Brano di testo

-------------------------

Tutti i casi sopra descritti sono comunque condizionati dal tipo di scarto e dalla compatibilità dello stesso con il terreno e le specie coltivate, con riguardo a tempi, modi, quantità di utilizzo. Inoltre va sempre valutato il rischio di diffusione di eventuali agenti patogeni.

In generale sono da evitare abusi; va ricordato, infatti, che un utilizzo che non abbia alcuna relazione con l'attività agricola (es.: abbandono o combustione sul campo) configura il reato di smaltimento illecito di rifiuti, sanzionato penalmente dall’art. 256, comma 1 del D. Lgs. 152/2006.


2.4 Attività di manutenzione del verde effettuata dai giardinieri o vivaisti

Se il soggetto che ha effettuato la manutenzione del verde (per esempio un giardiniere o un vivaista che ha effettuato lo sfalcio del giardino di un’abitazione o un contoterzista che presta servizio per un’impresa agricola) effettua il trasporto dei residui derivanti da tale attività dal luogo di produzione (un’abitazione o un’azienda agricola) fino alla propria sede e poi riutilizza il materiale nelle normali pratiche agricole, non è assoggettato alla normativa sui rifiuti in quanto lo scarto rientra nella nozione di sottoprodotto come integrata dall’art. 185, comma 2 (possono essere sottoprodotti i materiali vegetali provenienti da attività agricole utilizzati nelle attività agricole).

-------------------------

Dati in ingresso
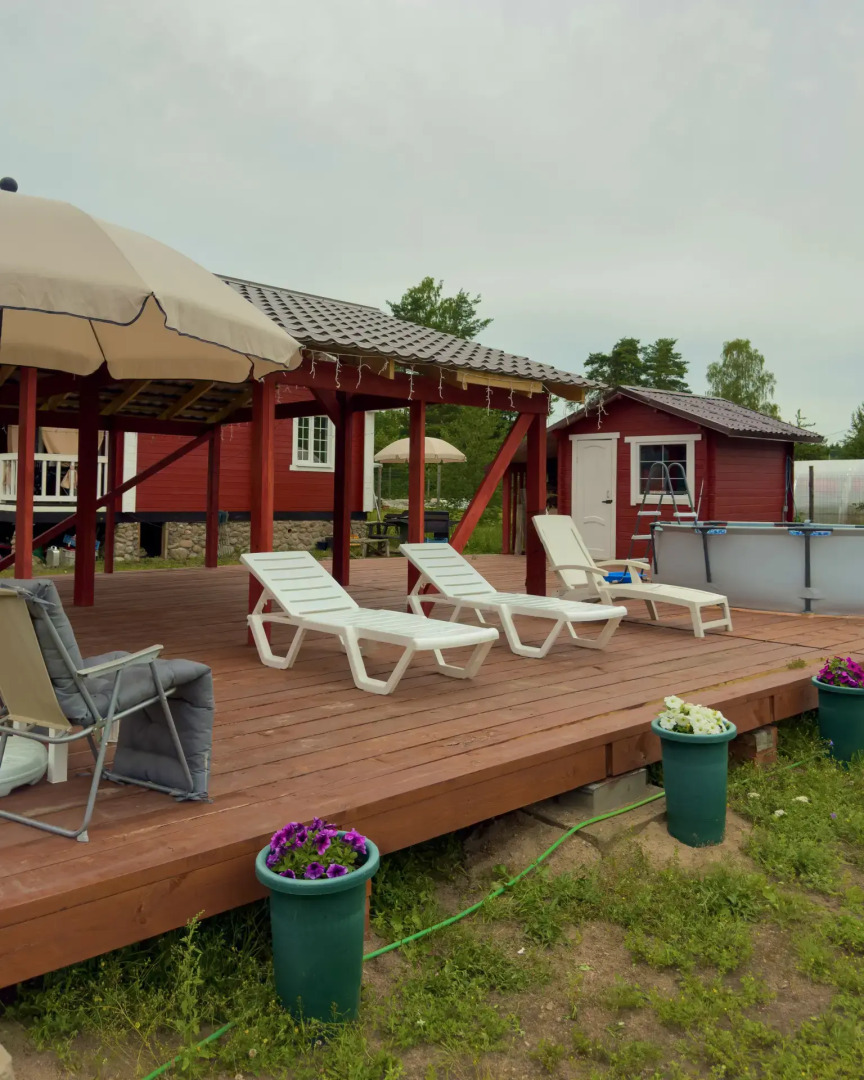 Частный дом Юккола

-------------------------

Consegna
Indica se ciascuna delle seguenti affermazioni concorda con il brano sugli scarti agricoli. Per ognuna rispondi sì o no e cita testualmente le parole del brano che decidono la risposta.
1. L'abbandono o la combustione degli scarti sul campo costituisce reato di smaltimento illecito di rifiuti.
2. Un giardiniere che porta i residui dello sfalcio alla propria sede e li riutilizza nelle normali pratiche agricole è soggetto alla normativa sui rifiuti.
3. Lo smaltimento illecito di rifiuti è punito con una sanzione soltanto amministrativa.

Risposta scritta
1. Sì: «un utilizzo che non abbia alcuna relazione con l'attività agricola (es.: abbandono o combustione sul campo) configura il reato di smaltimento illecito di rifiuti».
2. No: «non è assoggettato alla normativa sui rifiuti».
3. No: «sanzionato penalmente dall’art. 256, comma 1 del D. Lgs. 152/2006».